We need all health professionals to encourage families of the value of the ‘purple book’ appointments to ensure we reach and engage with as many families as possible. 

There are a range of reasons why these assessments are so crucial to child health. The most sensitive period of human brain development is in the early years of a child’s life. It is a key period for shaping the capacity for learning, development, health and social and emotional wellbeing over the life course. 

Universal health assessments offered by community child health nurses are designed to ensure that babies and children requiring extra support from health services are identified early. 

Engaging early with community health nurses allows for knowledge-sharing with caregivers, enabling them to receive guidance about ‘what to expect’ in a child’s behaviour, growth and development in the immediate and long term. 

The assessments focus on ways to provide positive experiences and environments for optimal child development, which in turn, often reduces the anxiety often experienced by new parents and caregivers. 

Wide-ranging topics

Themes covered in the assessments are broad, including attachment, supporting fathers, settling babies, breastfeeding, when to introduce solids, child behaviour, injury prevention and sleep, to name a few. 
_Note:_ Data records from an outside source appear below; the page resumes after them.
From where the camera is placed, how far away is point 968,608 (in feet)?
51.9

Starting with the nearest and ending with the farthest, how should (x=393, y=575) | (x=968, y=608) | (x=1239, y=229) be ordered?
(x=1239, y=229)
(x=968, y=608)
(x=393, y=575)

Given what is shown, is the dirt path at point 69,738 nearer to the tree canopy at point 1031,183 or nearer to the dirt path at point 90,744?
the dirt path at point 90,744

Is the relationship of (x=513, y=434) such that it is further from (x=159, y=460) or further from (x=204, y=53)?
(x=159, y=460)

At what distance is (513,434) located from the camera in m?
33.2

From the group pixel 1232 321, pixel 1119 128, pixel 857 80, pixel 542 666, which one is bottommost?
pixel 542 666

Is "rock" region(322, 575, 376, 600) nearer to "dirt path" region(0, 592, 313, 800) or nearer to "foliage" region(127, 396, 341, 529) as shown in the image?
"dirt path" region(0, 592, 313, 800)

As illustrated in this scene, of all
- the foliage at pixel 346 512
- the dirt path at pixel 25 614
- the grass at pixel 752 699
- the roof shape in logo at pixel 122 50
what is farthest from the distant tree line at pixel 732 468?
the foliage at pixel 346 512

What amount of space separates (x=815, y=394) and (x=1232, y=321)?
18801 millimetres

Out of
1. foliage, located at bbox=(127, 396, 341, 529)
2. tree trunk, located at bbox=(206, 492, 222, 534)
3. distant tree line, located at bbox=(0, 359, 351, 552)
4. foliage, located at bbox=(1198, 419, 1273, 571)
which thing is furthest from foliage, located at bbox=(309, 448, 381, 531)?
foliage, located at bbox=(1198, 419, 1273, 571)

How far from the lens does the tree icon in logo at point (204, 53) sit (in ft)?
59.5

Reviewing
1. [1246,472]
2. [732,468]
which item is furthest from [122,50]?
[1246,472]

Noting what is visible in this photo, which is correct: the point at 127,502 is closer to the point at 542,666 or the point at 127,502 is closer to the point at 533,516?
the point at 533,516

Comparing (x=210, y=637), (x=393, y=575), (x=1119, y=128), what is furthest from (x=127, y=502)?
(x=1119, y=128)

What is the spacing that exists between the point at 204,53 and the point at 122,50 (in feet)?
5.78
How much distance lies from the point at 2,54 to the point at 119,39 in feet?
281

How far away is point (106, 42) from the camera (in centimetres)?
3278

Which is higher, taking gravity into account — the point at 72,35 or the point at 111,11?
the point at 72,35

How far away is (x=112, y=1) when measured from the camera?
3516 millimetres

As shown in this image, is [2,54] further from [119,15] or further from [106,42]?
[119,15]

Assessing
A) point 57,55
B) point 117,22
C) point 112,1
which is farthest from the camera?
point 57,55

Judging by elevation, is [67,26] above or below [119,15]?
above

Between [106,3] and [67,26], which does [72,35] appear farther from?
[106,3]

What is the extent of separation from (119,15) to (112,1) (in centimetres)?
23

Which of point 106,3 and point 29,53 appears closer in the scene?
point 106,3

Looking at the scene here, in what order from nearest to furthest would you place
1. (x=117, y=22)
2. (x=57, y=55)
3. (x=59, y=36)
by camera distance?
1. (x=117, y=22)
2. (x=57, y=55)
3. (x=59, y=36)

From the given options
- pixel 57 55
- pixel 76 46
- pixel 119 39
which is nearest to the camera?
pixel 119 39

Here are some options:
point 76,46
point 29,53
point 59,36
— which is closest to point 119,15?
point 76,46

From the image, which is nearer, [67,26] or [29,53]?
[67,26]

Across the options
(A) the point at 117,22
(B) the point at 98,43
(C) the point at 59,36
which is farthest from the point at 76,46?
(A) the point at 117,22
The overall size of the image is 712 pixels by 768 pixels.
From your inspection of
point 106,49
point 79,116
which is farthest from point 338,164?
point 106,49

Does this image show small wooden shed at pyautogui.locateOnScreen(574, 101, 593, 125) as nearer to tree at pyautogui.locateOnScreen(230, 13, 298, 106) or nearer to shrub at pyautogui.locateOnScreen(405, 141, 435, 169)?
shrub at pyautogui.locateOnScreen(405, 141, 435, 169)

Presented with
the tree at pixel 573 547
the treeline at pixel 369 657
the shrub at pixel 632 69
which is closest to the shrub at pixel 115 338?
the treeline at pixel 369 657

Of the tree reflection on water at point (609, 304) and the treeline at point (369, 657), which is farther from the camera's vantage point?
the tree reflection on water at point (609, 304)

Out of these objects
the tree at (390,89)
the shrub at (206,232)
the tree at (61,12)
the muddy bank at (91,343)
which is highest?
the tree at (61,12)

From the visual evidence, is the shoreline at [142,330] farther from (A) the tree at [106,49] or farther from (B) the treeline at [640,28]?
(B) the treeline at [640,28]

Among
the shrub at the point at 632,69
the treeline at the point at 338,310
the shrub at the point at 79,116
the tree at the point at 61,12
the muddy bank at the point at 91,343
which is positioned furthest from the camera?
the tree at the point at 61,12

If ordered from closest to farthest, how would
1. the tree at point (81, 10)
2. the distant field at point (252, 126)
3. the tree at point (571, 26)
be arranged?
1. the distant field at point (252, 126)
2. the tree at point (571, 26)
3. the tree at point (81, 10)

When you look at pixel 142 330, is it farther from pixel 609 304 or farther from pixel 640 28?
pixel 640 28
“By seeing the child health nurse we can ask if something is concerning us about our children’s development, nutrition or habits and get advice and new knowledge.” (Feedback from the Midland Child Health Checks Project client surveys.)

Population screening and ongoing surveillance of growth, health and development in early childhood is internationally recognised best practice.

A key function of universal child and family community health services is to identify early disability and delay, or health issues (both physical and socioemotional) and support the developing caregiver and infant/child relationship. 

Community health nurses serve as a gateway to a range of other early childhood services such as the Child Development Service, parenting/carer education and support, primary health care, social support, and specialist health services.

Children and families identified early with additional needs can then receive the support they need to achieve the best possible health, development and wellbeing. 

“Meeting and working with you all has helped not only my daughter but my husband, my son and myself so much separately and as a family as we walk through life and live with anxiety. For that I am truly grateful.” (Caregiver feedback received by clinical psychology, Child Development Service.)

Prevention, early identification and intervention during the early years, when there is the greatest developmental plasticity, increases the odds of favourable child development outcomes and makes sound economic sense when compared with remediation later in life.

It is hoped that this approach will increase the likelihood of children achieving their social, educational and personal aspirations. The free service for parents and carers of children aged 0-5 provides not just development checks, but also support, education and information on all aspects of parenting.

When we take a population and preventative approach to child health rather than focusing on a single condition, we not only have the opportunity to identify a range of issues for babies and children, but we have the privilege of partnering with families early in a child’s life course. 

This partnership not only means better health and developmental outcomes, but means we are learning from families to provide better, more accessible healthcare services. 

All health professionals are encouraged to remind families of purple book appointments for their baby or child, which can be made by phoning 1300 749 869. 

ED: Anne-Marie McHugh, Co-Director of Nursing for Community Child Health, is a registered nurse and midwife with experience managing child and school health services. Dr Yvonne Anderson, Associate Professor of Community Child Health, is a paediatrician working in community health, in partnership with Curtin University and Telethon Kids Institute.